Identity

note

Web Modeler Self-Managed is available to enterprise customers only.

Configuring secure connections to Identity

By default, communication between Web Modeler and Identity is not encrypted, as it usually happens backend-to-backend within the same Docker network or Kubernetes cluster. However, you can enable TLS-encrypted communication by following the steps below (for example, if backend-to-backend communication is not possible in a custom Camunda 8 installation setup).

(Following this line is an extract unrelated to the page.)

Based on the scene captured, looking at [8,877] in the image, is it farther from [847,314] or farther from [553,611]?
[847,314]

Configure the Identity base URL

Provide a URL that starts with https:// (e.g. https://identity.example.com) as the base URL of the Identity instance:

• For the modeler-webapp container, provide the URL via the environment variable IDENTITY_BASE_URL.
• For the modeler-restapi container, provide the URL via the environment variable RESTAPI_IDENTITY_BASE_URL.

(Optional) Provide a custom certificate

If you are using a custom (self-signed) TLS certificate for Identity, you need to make Web Modeler accept the certificate:

• For the modeler-webapp container, provide the path to the certificate file via the environment variable NODE_EXTRA_CA_CERTS (make sure that the provided path is accessible from the container, e.g. via a mounted volume):

  NODE_EXTRA_CA_CERTS=/path/to/certificate.crt
• For the modeler-restapi container:
  • Add the certificate to a custom Java trust store (using the keytool utility).
  • Configure the trust store as described in the Zeebe connection troubleshooting guide.

Using a different OpenID Connect (OIDC) authentication provider than Keycloak

By default, Web Modeler uses Keycloak for providing authentication. You can use a different OIDC provider by following the steps described in the OIDC connection guide.